Un duelo con el duelo desde el teatro
El duelo, para Rocío, ha sido una de las mayores (re)lecciones de vida. A los ocho años, perdió a su padre. Y cuando, por fin, había entendido que su hermano mayor era su protector, también lo perdió. En abril, perdió a Atenea, la gata de sus días y sus noches. Al hablar de sus obras y su proceso de creación, no puede evitar recordarlos.
—¿El teatro te ha servido para afrontar el duelo?
—Sí, creo que la muerte es un tema que también atraviesa mis obras. De manera diferente, claro. Ver a mi hermano enfermo tanto tiempo y ver lo que es estar en un hospital público fue una pesadilla. Por eso, en casi todas mis obras hay alguien en hospitales o salas de emergencia. Mi hermano falleció cuando estaba embarazada, tenía dos meses y medio. Creo que yo tenía 22. El embarazo, para mí, fue una fortaleza. Lo tomé como un regalo de vida ante tanta muerte. No creo que tuve depresión postparto, pero sí duelo. Mi hija me acompañó, demostrándome vida. Es algo que todavía veo ahora que ya es una adolescente. No sé cómo habría sido mi reacción si no hubiera estado embarazada…
—A partir de estas experiencias, ¿en tus personajes hay algo de ti o te desvinculas completamente?

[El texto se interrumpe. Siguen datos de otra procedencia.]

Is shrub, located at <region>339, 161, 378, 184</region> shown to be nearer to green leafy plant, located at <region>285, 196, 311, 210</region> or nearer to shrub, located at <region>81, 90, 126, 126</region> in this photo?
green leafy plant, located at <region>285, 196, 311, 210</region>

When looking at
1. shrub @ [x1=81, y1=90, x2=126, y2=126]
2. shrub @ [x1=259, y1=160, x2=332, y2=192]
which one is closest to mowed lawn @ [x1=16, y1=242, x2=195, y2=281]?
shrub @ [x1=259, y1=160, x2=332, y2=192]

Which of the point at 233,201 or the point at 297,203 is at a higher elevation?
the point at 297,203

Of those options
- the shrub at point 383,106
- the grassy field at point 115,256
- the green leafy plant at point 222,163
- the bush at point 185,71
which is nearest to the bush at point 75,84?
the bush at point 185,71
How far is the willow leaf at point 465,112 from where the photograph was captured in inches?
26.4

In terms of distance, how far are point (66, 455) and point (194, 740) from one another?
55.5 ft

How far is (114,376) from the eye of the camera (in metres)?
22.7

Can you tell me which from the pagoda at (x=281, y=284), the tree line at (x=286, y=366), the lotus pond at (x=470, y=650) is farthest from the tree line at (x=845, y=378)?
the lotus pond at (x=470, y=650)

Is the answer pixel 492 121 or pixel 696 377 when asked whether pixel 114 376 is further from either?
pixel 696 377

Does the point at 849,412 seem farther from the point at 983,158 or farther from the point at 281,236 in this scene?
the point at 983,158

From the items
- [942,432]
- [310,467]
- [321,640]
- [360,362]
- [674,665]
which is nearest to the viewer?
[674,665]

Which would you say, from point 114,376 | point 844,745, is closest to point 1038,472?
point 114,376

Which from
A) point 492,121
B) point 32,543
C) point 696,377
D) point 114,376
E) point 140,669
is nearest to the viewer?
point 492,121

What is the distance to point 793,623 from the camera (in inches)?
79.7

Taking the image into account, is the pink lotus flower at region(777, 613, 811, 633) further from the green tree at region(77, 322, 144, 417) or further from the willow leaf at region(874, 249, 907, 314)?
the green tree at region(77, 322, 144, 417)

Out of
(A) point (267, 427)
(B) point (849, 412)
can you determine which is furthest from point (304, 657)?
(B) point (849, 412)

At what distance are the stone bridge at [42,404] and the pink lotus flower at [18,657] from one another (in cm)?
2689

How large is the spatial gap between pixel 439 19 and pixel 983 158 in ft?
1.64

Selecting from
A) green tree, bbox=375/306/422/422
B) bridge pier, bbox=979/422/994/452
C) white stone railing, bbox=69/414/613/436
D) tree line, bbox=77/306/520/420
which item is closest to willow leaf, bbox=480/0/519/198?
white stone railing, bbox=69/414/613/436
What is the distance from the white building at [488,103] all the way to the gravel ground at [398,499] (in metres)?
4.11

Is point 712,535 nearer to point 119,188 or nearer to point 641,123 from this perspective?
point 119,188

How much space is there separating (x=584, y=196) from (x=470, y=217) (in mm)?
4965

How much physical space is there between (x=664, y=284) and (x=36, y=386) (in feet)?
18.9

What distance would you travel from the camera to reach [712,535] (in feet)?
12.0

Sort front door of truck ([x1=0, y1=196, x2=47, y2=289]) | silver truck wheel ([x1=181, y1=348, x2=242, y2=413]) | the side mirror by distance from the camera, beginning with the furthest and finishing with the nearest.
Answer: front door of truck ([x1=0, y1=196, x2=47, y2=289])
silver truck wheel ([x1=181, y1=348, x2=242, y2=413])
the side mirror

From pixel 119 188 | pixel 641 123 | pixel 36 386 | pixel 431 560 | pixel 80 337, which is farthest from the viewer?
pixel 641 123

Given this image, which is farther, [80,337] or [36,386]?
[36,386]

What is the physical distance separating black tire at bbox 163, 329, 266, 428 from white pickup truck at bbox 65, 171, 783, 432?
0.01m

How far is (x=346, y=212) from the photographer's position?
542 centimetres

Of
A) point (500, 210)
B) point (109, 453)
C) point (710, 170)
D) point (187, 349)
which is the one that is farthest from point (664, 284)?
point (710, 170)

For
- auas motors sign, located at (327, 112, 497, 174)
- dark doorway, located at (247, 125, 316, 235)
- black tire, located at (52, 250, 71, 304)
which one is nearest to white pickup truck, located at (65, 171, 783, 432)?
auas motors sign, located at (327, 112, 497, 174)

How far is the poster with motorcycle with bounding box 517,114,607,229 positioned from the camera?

—De todas maneras. Hay cosas o deseos míos. De pronto, no lo que ocurrió, pero lo que yo hubiera querido. Últimamente, estoy dándoles a mis protagonistas más carácter. Uno que yo no tengo, necesariamente. Pienso en algo que me hubiese gustado y digo: “¡Ya, venga, le toca!”. Siempre hay un nivel de conexión con el protagonista, los personajes. Por ejemplo, en María Pizarro, obra en la que también actuaré, ocurre así. La primera mujer exorcizada del Perú. Yo tuve un rollo con el evangelismo de chibola. María Pizarro, que no tiene una madre evangélica, pero sí católica de la colonia, me atrapó mucho. A mí mi madre me parece un personajazo. Le he hecho 25 entrevistas, creo. “La palabra existe y transforma”, me dijo una vez. “Yo también la tengo”, pensé.
—Con tu regreso a la actuación consolidándose cada vez más, ¿qué pasará con la escritura y dirección?
—Se trata de un balance. Para montar mis obras, yo necesito dirigirlas. Creo que sacrifiqué un poco a mi yo actriz en ese proceso. Por mucho tiempo. Prioricé a mi yo dramaturga y directora. Empecé a dirigir obras que no eran mías y comenzaron a identificarme más como directora. En un punto, además, empecé a distanciarme voluntariamente de la actuación porque me sentía vulnerable. Quería más control y la dramaturgia y la dirección me lo daban. De pronto, dije: “Se acabó”. Primero, antes que todo, soy dramaturga. No necesito plata para escribir ni a nadie a mi alrededor. Lo haría pase lo que pase. Incluso si no tengo un lugar donde escribir. En mi cabeza. Ahora, diría que estoy volviendo a darle el valor y cariño a mi yo actriz. Siento que es un oficio que, a veces, se trivializa. A las actrices y actores. Cuando en verdad son maravillosos y tienen tanto que dar para la creación.

Siempre en escena. Es como Rocío disfruta encontrarse. Desde practicar pole fitness hasta entretenerse escribiendo un monólogo. La fuerza de sus pensamientos la asalta y le encanta. “Escribir es mirar”, concluye decidida. Con talleres como “Hagamos un drama”, busca que mediante la dramaturgia lo que se ha mirado –y lo que no– encuentre un lugar. El café se terminó, pero Rocío todavía sonríe.